■ What this task involves ■
Copy out the entries below character for character, starting at the line that contains "Is there cell here? (SVG masks)" and stopping after the line that contains "167L310 188L348 229L407". Include both of those lines and nothing else.

■ Raw data ■
## start
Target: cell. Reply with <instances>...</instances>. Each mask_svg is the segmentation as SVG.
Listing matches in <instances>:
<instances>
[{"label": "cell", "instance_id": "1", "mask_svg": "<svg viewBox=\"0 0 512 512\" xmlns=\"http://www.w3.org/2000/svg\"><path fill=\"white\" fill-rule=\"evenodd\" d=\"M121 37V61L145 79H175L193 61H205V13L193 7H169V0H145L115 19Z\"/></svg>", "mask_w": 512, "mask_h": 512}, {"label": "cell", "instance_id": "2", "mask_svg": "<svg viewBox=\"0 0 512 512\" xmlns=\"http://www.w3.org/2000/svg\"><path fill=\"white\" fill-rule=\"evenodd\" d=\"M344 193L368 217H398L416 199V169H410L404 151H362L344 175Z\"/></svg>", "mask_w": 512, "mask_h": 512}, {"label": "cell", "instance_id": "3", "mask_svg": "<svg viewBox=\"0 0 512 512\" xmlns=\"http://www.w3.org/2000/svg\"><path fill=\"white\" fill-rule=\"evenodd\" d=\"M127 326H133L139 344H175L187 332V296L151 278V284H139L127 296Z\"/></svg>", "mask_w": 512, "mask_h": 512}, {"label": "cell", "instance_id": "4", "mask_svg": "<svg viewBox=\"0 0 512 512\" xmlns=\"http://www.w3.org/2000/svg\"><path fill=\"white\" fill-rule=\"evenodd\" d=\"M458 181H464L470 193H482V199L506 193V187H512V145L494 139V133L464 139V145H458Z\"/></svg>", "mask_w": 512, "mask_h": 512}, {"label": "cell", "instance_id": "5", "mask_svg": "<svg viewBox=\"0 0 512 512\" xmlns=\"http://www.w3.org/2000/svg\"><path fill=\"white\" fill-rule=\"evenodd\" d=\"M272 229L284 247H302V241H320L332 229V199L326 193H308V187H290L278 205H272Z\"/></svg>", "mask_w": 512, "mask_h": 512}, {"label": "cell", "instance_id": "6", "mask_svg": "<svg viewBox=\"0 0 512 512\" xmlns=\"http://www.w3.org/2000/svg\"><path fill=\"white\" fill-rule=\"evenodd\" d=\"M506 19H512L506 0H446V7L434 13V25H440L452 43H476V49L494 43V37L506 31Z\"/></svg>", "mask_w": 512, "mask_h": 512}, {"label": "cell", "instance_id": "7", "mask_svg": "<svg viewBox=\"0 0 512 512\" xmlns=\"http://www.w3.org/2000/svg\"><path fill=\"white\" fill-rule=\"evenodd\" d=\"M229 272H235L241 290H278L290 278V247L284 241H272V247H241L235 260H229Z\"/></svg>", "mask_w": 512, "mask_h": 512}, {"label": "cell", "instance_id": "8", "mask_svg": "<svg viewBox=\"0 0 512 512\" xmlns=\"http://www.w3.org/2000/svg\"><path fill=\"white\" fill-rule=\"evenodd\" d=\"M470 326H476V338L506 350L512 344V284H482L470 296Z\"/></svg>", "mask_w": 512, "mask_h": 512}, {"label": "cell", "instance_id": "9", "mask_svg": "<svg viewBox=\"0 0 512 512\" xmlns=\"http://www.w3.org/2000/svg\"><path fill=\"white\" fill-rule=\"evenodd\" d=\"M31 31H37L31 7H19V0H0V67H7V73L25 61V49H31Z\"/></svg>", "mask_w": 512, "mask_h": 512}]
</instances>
## end
## start
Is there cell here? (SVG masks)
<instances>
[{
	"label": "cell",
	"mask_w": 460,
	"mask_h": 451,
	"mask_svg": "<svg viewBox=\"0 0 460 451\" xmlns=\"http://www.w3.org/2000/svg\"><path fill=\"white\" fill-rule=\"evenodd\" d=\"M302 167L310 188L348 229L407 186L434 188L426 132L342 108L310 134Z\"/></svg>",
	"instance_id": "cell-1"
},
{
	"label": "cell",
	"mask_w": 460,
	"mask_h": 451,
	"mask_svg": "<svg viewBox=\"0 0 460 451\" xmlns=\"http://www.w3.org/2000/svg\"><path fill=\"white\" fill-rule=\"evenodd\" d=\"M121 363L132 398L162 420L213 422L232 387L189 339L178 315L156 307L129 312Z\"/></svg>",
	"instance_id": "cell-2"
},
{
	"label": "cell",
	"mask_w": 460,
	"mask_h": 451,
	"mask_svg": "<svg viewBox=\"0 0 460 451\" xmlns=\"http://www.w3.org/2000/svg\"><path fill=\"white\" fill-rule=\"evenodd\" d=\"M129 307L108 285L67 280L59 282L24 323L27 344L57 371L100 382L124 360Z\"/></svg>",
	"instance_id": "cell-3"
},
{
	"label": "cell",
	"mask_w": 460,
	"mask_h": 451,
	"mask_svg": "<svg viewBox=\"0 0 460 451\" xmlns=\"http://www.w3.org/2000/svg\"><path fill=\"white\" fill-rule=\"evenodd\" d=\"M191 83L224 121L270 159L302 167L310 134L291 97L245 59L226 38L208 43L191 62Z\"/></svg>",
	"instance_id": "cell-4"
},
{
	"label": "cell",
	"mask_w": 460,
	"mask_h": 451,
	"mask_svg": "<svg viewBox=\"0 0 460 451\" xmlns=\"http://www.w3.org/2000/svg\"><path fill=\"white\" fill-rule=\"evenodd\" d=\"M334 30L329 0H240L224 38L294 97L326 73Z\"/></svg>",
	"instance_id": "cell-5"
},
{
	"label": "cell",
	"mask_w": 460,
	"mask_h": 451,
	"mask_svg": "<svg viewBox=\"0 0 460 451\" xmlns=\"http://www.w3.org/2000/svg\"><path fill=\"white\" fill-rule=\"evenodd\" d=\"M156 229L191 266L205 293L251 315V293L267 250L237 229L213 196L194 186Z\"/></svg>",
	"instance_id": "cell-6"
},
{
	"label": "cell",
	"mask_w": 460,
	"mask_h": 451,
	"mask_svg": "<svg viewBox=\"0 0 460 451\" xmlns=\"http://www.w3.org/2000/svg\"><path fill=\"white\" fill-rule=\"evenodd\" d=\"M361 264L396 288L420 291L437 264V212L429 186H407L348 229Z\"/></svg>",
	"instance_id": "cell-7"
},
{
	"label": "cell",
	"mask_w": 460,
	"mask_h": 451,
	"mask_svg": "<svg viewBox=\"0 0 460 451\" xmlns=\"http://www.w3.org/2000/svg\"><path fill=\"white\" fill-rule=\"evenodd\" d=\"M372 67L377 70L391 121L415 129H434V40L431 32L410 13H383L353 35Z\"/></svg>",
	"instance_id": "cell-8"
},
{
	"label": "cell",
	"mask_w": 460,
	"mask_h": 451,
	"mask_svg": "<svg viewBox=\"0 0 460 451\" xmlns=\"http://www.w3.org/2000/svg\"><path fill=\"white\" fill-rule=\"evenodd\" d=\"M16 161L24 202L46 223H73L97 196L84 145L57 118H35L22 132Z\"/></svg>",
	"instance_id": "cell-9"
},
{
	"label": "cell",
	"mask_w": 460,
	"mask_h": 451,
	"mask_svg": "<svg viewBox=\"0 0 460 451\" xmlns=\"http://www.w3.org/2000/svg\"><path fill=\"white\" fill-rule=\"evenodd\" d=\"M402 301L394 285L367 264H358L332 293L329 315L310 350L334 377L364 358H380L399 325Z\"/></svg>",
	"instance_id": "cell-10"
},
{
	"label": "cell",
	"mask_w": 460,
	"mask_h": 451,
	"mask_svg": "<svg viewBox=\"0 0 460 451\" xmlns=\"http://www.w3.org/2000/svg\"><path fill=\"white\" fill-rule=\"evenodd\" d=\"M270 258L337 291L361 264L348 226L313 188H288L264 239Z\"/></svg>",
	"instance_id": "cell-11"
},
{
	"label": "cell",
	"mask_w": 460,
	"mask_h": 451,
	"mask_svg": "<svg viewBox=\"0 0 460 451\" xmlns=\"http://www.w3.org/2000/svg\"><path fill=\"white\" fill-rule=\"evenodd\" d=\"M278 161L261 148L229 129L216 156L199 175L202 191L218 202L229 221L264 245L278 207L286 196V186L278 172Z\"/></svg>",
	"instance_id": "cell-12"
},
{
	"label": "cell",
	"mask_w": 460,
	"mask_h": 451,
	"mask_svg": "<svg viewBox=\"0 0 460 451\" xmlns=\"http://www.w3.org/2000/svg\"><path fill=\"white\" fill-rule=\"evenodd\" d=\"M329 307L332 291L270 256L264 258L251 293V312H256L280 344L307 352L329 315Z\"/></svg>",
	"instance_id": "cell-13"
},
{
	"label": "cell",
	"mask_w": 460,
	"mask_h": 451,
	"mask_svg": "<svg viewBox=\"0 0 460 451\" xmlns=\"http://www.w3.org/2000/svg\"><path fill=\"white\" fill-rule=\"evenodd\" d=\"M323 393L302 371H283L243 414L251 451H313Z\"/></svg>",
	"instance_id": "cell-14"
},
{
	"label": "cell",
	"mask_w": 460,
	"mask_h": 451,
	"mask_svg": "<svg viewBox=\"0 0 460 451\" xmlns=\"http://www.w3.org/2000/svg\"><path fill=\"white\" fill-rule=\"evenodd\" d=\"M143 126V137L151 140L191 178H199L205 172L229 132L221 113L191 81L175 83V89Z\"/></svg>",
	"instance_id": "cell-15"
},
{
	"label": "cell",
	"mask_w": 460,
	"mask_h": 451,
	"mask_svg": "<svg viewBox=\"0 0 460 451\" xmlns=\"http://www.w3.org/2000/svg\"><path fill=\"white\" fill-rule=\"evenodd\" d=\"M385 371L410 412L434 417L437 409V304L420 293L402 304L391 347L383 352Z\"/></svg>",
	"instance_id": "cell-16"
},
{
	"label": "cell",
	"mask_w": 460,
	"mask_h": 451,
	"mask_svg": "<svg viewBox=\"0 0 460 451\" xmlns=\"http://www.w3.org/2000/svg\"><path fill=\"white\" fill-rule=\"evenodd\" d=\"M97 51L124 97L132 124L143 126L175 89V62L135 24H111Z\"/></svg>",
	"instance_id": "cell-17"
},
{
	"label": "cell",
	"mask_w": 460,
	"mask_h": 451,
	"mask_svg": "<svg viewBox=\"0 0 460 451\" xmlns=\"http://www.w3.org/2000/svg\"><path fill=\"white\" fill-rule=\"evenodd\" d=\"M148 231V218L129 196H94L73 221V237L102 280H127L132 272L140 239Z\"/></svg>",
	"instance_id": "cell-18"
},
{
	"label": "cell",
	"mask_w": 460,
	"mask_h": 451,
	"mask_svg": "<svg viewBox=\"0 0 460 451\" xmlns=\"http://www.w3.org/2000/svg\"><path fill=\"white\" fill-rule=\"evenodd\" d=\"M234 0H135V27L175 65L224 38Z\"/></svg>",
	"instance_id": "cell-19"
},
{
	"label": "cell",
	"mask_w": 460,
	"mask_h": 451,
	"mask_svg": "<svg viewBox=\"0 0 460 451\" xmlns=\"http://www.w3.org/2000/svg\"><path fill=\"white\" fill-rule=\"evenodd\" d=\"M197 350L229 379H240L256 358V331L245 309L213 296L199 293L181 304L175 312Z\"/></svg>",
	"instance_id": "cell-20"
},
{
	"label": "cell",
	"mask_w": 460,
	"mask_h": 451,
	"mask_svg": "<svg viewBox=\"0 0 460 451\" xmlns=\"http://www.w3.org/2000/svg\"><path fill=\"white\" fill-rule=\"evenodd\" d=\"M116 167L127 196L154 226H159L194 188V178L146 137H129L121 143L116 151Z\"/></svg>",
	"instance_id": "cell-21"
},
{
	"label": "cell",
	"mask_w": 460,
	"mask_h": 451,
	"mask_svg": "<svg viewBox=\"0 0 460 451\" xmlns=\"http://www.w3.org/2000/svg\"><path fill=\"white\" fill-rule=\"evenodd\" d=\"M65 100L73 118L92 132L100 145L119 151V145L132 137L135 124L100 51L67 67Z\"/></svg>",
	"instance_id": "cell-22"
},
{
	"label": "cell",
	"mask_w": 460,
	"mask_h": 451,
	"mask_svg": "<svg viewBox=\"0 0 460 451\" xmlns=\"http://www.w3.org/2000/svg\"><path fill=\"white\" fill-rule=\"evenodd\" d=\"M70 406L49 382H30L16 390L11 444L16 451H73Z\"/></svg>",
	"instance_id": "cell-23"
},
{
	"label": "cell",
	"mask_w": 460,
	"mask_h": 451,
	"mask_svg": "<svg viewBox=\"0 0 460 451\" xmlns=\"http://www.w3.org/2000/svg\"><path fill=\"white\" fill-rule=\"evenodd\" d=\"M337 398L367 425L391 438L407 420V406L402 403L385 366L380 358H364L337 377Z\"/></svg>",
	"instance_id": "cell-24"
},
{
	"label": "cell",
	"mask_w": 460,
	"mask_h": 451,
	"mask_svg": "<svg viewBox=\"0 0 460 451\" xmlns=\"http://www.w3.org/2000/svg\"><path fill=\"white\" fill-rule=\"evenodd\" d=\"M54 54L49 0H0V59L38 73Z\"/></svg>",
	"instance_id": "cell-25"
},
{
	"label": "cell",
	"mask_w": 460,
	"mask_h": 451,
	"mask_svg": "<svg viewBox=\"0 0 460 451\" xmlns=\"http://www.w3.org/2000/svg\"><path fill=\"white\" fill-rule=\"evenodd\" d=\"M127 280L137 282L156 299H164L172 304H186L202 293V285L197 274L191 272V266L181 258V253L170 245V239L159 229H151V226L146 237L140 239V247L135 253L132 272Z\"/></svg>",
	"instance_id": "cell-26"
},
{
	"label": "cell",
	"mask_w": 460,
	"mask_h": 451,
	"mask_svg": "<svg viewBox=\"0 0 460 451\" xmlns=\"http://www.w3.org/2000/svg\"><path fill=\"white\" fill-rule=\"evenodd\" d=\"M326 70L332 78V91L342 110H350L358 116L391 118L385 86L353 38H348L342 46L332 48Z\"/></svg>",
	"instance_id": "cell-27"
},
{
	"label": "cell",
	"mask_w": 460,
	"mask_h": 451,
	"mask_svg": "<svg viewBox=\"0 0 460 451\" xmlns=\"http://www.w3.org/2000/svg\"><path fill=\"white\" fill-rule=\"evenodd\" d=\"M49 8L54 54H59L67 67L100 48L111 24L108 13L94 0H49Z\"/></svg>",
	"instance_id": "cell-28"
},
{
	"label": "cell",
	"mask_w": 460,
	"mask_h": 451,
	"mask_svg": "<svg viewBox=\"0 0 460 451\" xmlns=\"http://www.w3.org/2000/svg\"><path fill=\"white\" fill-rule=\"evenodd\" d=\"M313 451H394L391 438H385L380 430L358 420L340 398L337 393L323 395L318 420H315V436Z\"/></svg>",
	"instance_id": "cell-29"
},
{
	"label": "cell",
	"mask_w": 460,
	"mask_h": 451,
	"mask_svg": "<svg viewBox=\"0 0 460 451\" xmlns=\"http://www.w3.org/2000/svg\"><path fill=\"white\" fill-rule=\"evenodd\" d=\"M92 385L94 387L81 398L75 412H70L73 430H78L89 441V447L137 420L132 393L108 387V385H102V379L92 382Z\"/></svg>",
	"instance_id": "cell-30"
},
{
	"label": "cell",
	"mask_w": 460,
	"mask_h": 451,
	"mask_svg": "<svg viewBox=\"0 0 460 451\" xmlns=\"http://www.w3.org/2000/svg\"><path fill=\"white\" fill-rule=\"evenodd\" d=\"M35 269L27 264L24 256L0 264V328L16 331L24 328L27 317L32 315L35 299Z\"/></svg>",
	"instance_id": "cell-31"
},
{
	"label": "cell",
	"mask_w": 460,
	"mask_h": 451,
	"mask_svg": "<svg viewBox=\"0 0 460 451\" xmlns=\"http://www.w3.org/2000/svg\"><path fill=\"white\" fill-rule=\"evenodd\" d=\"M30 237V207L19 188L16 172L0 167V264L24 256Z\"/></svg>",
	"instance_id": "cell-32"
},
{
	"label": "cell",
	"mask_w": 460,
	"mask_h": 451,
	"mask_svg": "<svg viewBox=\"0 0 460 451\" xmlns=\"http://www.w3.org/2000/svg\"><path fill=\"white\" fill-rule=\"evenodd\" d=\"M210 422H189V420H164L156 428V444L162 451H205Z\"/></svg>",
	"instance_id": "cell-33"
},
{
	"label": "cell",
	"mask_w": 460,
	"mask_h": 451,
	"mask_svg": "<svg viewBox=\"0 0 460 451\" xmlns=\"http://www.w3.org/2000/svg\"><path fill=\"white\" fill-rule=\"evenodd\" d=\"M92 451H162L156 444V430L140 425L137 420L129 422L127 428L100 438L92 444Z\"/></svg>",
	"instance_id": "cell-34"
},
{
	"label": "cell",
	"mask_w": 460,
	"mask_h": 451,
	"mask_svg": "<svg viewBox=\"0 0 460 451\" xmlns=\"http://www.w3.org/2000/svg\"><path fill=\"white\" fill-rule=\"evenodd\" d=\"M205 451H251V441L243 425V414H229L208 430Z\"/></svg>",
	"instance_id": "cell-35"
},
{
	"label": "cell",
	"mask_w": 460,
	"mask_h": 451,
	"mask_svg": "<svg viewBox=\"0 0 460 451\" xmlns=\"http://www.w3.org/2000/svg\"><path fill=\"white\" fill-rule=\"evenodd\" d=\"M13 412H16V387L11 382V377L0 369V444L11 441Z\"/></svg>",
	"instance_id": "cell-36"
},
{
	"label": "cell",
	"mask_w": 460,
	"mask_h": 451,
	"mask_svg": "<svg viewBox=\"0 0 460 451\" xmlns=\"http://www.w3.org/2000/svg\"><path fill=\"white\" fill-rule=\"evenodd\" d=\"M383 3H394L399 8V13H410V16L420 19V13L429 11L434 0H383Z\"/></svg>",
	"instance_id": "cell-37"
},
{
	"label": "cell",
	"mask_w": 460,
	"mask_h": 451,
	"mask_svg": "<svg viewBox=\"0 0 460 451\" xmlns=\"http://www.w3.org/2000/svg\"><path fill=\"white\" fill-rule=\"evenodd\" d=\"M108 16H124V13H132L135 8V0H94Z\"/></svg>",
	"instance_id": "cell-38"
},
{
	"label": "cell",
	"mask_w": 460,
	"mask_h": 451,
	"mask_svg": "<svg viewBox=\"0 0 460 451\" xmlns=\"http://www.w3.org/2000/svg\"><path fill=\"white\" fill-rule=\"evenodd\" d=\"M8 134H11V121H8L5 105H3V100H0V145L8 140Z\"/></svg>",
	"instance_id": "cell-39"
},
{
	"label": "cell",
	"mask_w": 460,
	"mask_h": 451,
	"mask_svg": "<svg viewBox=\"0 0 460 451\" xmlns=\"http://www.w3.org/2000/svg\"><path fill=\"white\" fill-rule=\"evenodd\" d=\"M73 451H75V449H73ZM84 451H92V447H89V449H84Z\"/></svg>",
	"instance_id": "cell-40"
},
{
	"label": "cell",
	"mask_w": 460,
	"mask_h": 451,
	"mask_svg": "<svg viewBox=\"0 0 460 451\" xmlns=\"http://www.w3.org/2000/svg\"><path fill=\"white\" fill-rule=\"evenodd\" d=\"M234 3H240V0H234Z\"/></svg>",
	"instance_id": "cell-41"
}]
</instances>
## end
■ The reply ■
Is there cell here? (SVG masks)
<instances>
[{
	"label": "cell",
	"mask_w": 460,
	"mask_h": 451,
	"mask_svg": "<svg viewBox=\"0 0 460 451\" xmlns=\"http://www.w3.org/2000/svg\"><path fill=\"white\" fill-rule=\"evenodd\" d=\"M302 167L310 188L348 229L407 186L434 188L426 132L342 108L310 134Z\"/></svg>",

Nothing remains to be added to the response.